▸ What to do: Would you give the entries again word for word, with no pictures in the copy?
%%
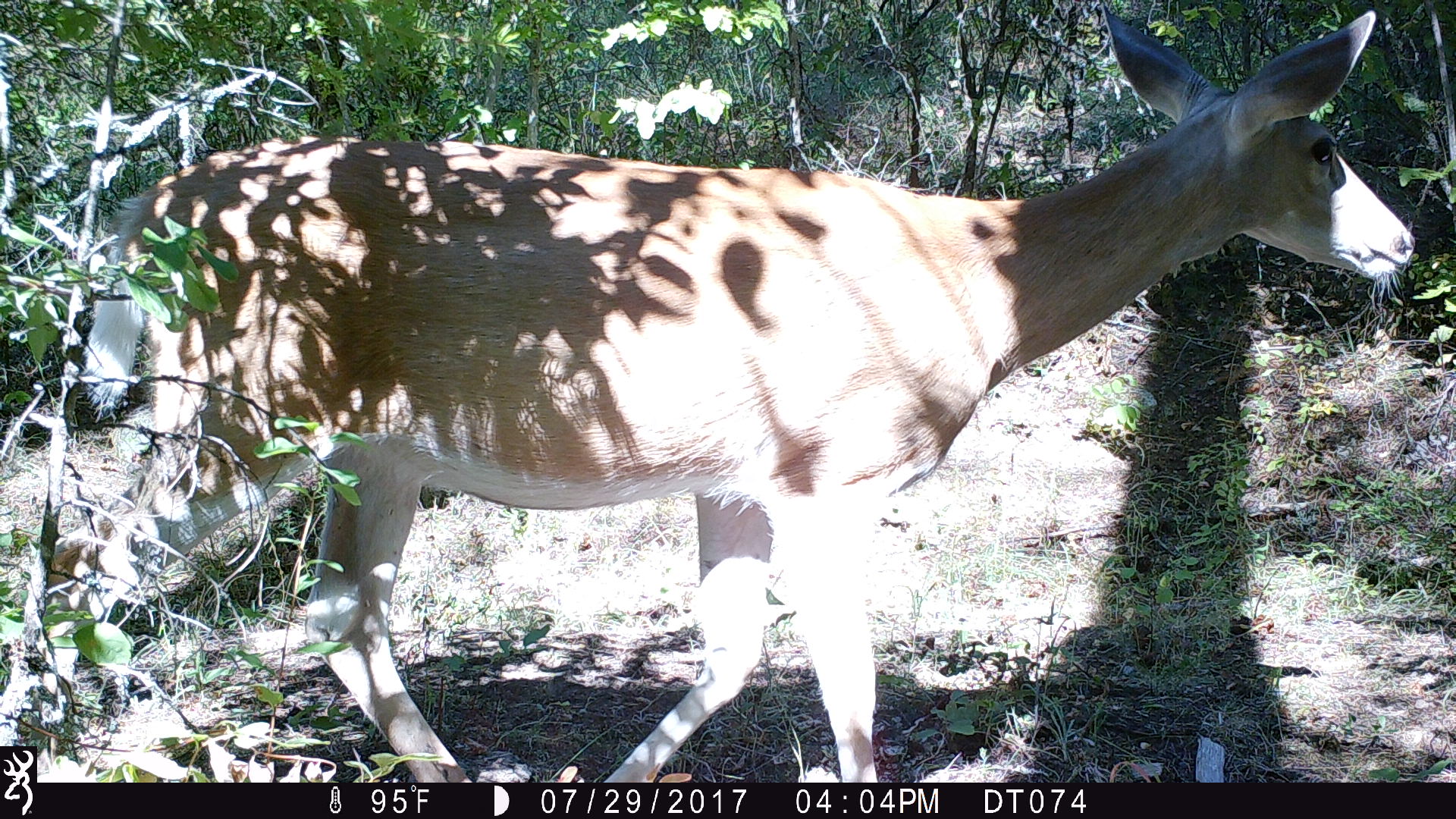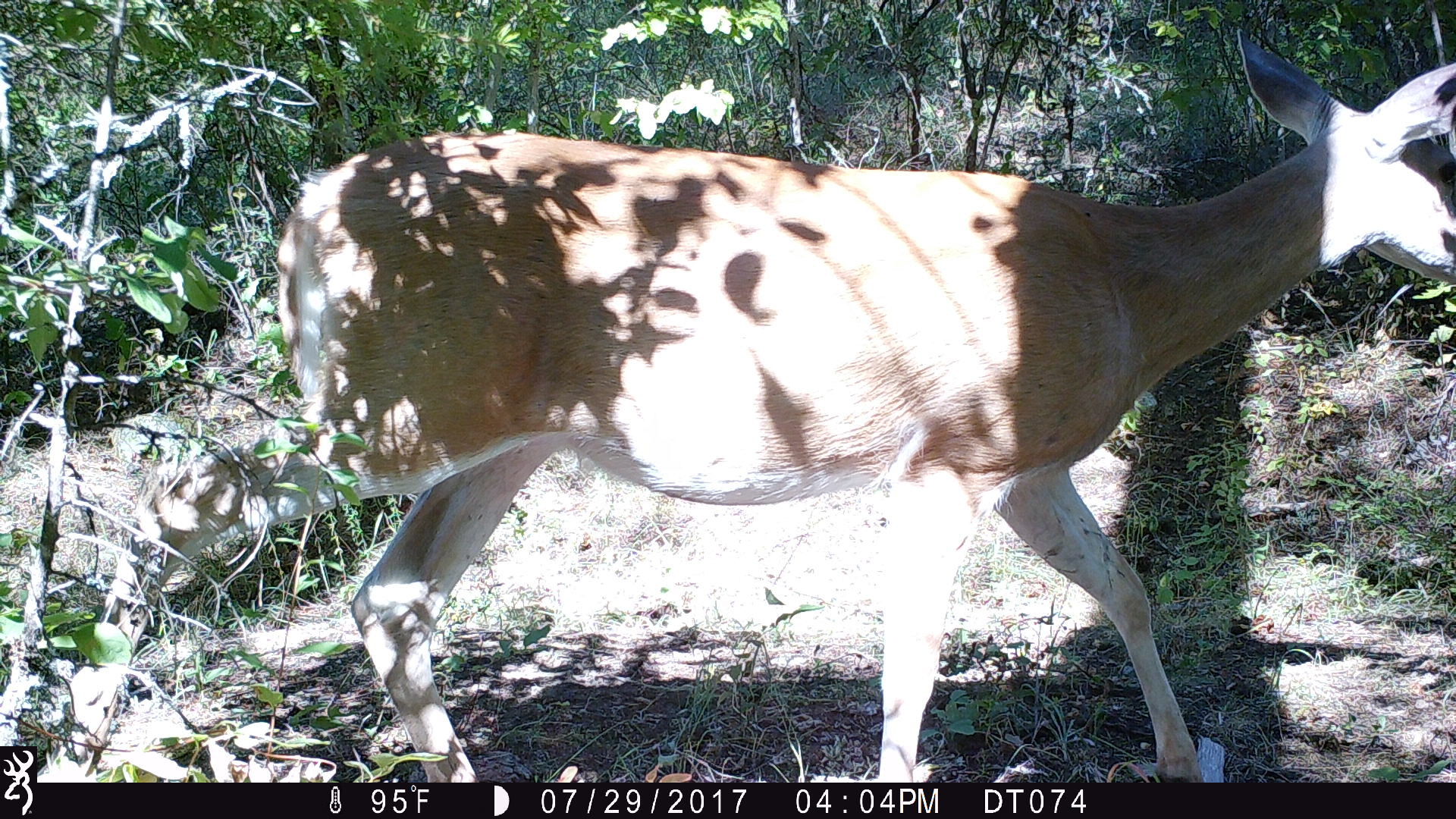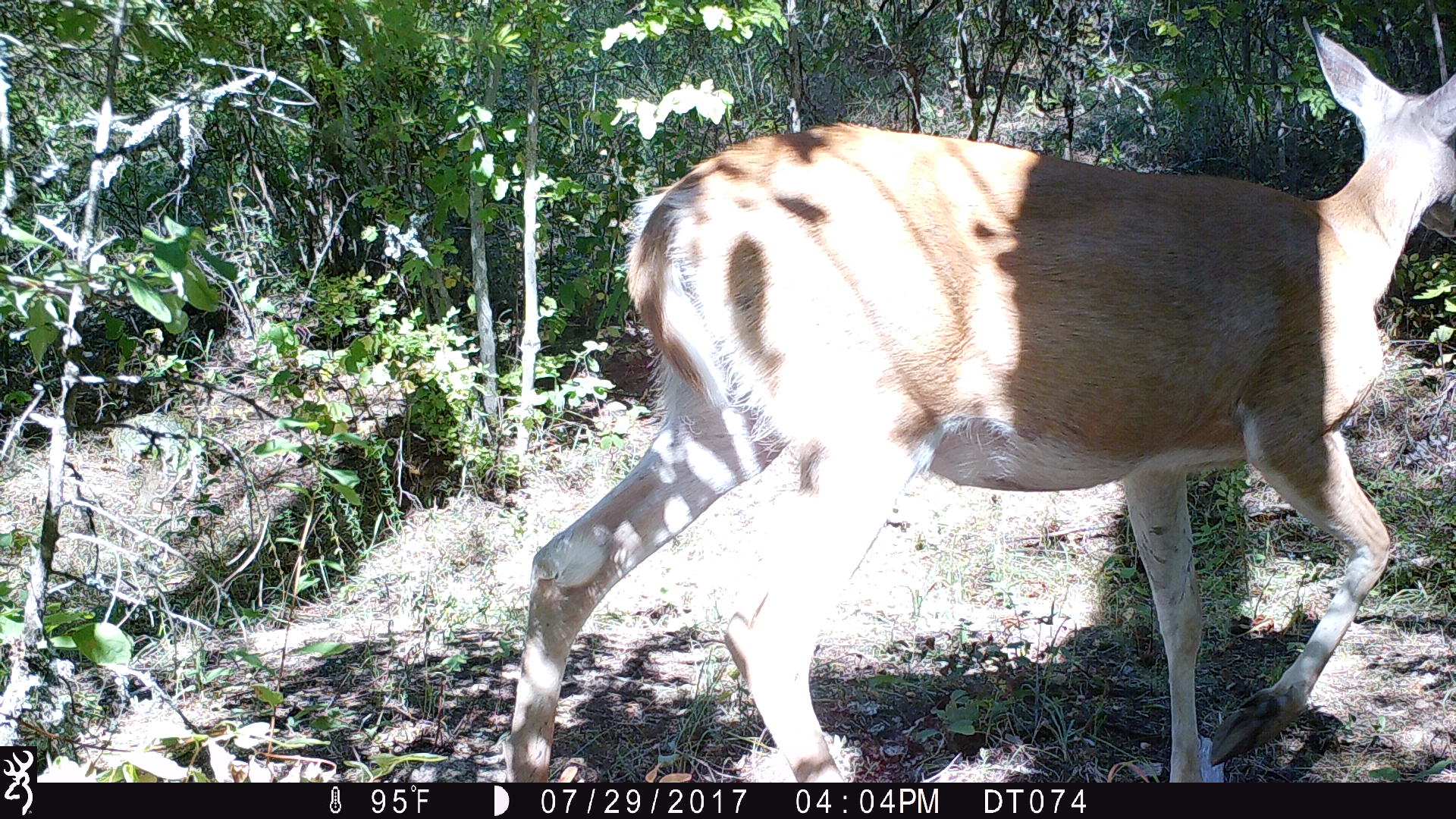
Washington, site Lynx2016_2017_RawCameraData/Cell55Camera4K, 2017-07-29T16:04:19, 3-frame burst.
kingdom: Animalia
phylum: Chordata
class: Mammalia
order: Artiodactyla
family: Cervidae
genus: Odocoileus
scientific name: Odocoileus virginianus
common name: white-tailed deer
Odocoileus virginianus (white-tailed deer). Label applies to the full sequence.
%%
▸ Output of the exercise:
Washington, site Lynx2016_2017_RawCameraData/Cell55Camera4K, 2017-07-29T16:04:19, 3-frame burst.
kingdom: Animalia
phylum: Chordata
class: Mammalia
order: Artiodactyla
family: Cervidae
genus: Odocoileus
scientific name: Odocoileus virginianus
common name: white-tailed deer
Odocoileus virginianus (white-tailed deer). Label applies to the full sequence.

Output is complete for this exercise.